> _DOCUMENT TEXT_
The research database is called WORLD CAT. My brain could only register cat while sitting here and being attacked. Of course the brevity of my writing also entails my brain being shut on and off, like a light switch as I cannot access my thoughts or write at any length on a real topic. I can definitely get into ranting and hate topics, which are part of the general discrediting of my ongoing character assassination scheme. (!)

I can easily get into how the hacking makes writing impossible. I can never get into my real ideas or concepts and after endless struggle to simply type, my fingers not able to move to keys I get tangled up in confusion physically--my brain literally begins to "hurt" from exertion, exhaustion, blanking out of memory and ability to focus or concentrate. A great thing for the media people stealing concepts as they profit off the ideas they steal from my writings and I remain mostly sitting in pain, paralyzed from their orders to keep me paralyzed, incapacitated, and then unable to write out my ideas which they capitalize on. Then the rest of the violence cascades in every direction, every moment and they go off smug and being paid in millions for it. As the prototype or one of them for this situation, the stakes for participation are so extremely high, it surely demonstrates the utter lack of credibility and ethical standard in Whorewood and the real mentality that exists in the media. Alas, all the people hacking are either observing and won't get involved, or are part of this general #Me Only assault situation.

> _DATA RECORDS_

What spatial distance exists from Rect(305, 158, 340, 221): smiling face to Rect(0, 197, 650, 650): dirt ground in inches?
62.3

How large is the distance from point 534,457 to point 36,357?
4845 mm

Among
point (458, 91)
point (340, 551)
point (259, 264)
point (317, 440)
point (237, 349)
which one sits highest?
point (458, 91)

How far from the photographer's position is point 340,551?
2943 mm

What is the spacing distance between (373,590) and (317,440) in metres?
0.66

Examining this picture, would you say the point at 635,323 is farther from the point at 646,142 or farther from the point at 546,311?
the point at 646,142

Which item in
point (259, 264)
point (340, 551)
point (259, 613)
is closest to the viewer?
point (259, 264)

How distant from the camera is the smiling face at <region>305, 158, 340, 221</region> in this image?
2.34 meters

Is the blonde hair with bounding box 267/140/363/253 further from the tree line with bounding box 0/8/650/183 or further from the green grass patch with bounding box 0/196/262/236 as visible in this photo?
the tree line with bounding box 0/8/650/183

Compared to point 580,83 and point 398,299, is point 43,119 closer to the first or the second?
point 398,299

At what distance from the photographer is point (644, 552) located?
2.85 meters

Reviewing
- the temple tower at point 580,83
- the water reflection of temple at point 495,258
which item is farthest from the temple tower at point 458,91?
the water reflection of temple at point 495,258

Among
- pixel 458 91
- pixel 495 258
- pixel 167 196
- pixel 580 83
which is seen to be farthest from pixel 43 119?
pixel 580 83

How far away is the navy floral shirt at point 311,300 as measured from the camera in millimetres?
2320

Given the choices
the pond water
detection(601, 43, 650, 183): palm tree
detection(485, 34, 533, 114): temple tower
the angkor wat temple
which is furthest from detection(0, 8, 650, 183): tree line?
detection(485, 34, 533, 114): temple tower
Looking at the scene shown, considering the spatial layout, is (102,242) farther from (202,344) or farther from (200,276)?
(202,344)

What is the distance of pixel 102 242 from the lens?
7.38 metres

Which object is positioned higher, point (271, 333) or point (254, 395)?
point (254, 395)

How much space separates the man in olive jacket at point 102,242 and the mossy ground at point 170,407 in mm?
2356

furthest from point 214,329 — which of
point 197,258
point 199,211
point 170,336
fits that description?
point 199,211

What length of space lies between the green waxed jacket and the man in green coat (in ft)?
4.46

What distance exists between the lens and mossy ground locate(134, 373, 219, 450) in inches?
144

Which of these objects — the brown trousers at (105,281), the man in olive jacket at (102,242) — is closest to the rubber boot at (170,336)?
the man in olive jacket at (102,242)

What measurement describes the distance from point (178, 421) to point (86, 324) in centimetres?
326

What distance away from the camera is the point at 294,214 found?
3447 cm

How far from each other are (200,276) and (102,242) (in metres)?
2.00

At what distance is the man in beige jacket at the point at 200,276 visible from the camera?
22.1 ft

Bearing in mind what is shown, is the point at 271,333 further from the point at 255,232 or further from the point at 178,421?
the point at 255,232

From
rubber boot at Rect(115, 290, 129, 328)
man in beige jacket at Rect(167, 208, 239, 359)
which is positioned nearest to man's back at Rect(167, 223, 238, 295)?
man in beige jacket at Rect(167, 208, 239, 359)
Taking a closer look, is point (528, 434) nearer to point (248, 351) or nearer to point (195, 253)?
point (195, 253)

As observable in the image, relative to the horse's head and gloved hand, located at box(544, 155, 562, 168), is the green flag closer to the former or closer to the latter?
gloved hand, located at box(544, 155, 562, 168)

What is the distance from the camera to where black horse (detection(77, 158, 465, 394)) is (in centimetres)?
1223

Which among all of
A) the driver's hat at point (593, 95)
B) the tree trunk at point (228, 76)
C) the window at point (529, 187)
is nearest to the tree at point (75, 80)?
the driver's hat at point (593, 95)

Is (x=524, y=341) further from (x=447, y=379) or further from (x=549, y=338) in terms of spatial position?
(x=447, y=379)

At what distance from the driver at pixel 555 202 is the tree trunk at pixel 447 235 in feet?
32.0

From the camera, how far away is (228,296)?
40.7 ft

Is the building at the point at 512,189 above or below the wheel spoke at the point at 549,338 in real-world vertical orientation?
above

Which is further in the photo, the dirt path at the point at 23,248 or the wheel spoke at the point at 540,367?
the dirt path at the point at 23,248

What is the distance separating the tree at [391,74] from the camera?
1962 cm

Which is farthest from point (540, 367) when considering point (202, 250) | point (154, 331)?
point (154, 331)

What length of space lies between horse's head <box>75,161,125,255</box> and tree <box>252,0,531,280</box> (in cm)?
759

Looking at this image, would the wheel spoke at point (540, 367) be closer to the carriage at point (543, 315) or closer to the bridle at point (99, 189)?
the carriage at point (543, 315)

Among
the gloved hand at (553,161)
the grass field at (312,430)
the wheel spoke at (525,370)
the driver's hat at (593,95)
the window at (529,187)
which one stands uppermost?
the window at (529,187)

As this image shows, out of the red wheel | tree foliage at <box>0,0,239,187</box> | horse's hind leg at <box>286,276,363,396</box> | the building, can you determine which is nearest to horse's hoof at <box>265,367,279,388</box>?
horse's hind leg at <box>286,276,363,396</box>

--

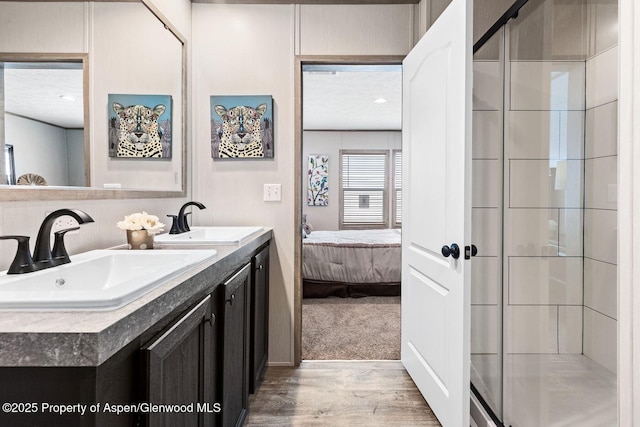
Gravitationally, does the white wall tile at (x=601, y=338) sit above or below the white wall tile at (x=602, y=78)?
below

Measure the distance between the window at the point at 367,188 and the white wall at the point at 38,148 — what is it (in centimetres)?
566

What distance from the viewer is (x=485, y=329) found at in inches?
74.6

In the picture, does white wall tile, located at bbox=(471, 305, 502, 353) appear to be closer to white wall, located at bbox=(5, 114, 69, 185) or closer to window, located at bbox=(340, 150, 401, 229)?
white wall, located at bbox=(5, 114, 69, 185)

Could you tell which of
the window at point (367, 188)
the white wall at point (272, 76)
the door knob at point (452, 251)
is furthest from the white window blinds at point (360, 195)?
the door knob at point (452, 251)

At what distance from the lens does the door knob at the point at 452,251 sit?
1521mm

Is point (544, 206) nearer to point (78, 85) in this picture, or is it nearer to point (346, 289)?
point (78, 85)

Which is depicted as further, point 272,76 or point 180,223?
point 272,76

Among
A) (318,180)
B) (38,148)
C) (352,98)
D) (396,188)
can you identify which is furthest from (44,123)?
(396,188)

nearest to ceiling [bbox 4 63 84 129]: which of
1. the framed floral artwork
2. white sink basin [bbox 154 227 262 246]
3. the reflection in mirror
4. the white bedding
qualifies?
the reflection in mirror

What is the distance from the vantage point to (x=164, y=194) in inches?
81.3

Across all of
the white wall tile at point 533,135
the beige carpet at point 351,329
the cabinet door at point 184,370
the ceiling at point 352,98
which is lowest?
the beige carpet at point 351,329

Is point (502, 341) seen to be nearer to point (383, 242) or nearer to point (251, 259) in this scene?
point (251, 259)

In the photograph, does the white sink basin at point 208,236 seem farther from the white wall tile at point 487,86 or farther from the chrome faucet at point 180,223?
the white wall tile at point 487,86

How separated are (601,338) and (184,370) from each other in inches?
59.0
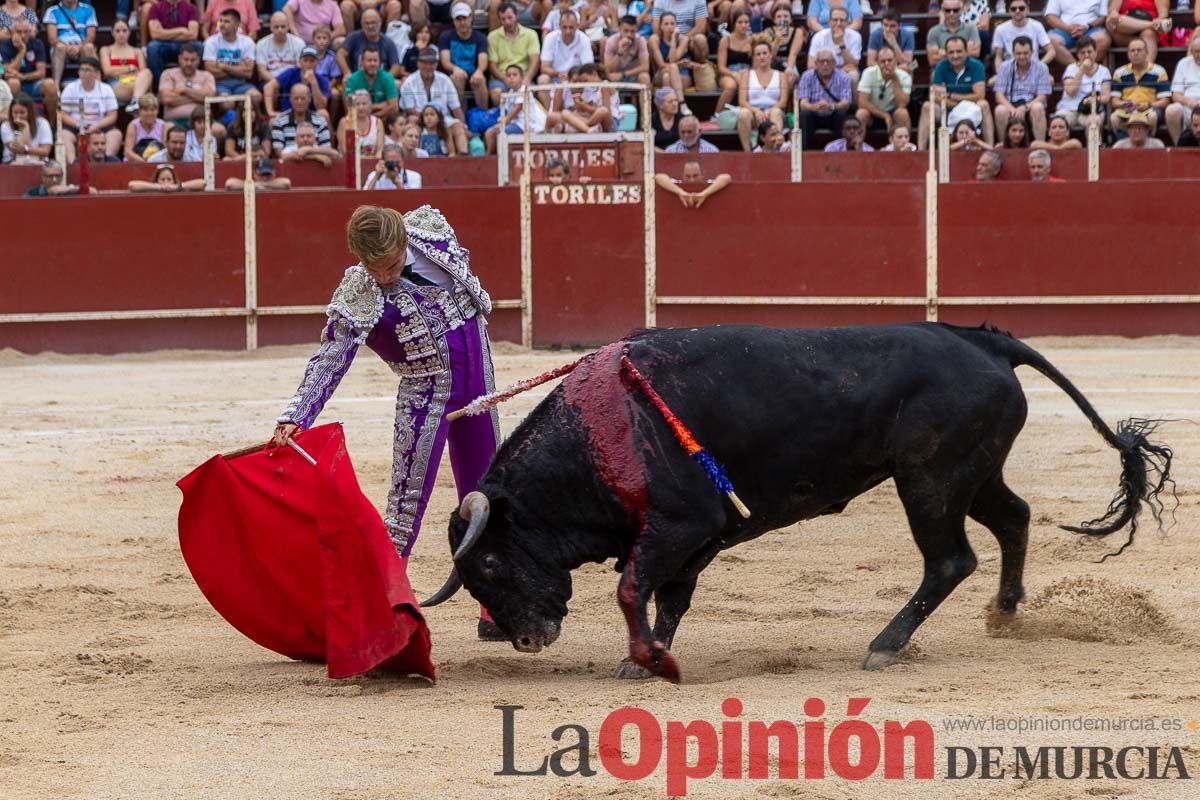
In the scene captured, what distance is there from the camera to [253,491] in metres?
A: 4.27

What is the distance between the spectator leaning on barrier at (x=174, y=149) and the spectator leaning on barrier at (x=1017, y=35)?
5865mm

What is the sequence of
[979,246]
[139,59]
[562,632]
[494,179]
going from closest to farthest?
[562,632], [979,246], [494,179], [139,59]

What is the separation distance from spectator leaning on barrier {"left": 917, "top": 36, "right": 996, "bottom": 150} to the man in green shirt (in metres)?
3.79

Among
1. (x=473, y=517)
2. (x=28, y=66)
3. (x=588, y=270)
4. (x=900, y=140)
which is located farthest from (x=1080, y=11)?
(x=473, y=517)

---

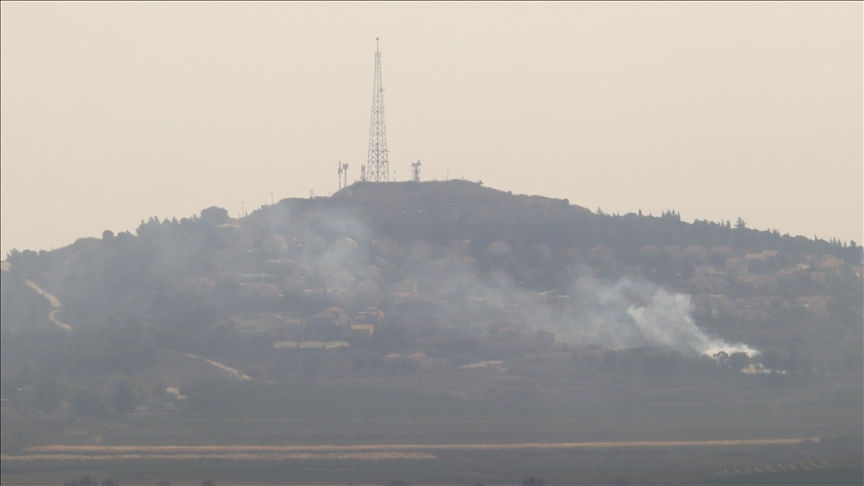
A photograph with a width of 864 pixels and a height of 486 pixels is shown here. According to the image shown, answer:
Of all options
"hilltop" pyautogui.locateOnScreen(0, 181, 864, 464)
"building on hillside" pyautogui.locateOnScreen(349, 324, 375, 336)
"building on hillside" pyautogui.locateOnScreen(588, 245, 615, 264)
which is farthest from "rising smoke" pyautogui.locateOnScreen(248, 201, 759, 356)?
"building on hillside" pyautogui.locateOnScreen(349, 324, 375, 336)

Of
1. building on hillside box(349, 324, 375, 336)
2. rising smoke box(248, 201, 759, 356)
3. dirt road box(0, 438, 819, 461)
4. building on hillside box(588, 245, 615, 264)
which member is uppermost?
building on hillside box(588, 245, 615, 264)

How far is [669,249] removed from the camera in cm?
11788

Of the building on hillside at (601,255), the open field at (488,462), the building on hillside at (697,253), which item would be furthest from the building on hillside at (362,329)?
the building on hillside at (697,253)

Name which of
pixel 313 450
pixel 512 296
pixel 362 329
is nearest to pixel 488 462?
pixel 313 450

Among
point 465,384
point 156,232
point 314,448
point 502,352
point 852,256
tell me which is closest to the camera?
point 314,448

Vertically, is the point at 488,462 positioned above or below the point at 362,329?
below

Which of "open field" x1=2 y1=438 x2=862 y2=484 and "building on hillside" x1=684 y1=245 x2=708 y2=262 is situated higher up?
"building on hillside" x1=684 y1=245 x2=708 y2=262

> _PROBLEM SET_
• A. Retype the passage from "The research database" through "assassination scheme. (!)", inclusive.
• B. Decide whether each statement agrees with the passage, answering yes or no and quoting the words of the passage that settle it: (i) The research database is called WORLD CAT. (ii) The writer can write at length on a real topic. (iii) The media people are said to be paid in thousands.
• C. In the passage, what does the writer's brain begin to do after the endless struggle to type?
Use only the passage as your source.

> _OUTPUTS FOR THE TASKS_
• A.
The research database is called WORLD CAT. My brain could only register cat while sitting here and being attacked. Of course the brevity of my writing also entails my brain being shut on and off, like a light switch as I cannot access my thoughts or write at any length on a real topic. I can definitely get into ranting and hate topics, which are part of the general discrediting of my ongoing character assassination scheme. (!)

• B. (i) Yes: "The research database is called WORLD CAT." (ii) No: "I cannot access my thoughts or write at any length on a real topic." (iii) No: "being paid in millions for it."

• C. It literally begins to "hurt" from exertion, exhaustion, blanking out of memory and ability to focus or concentrate.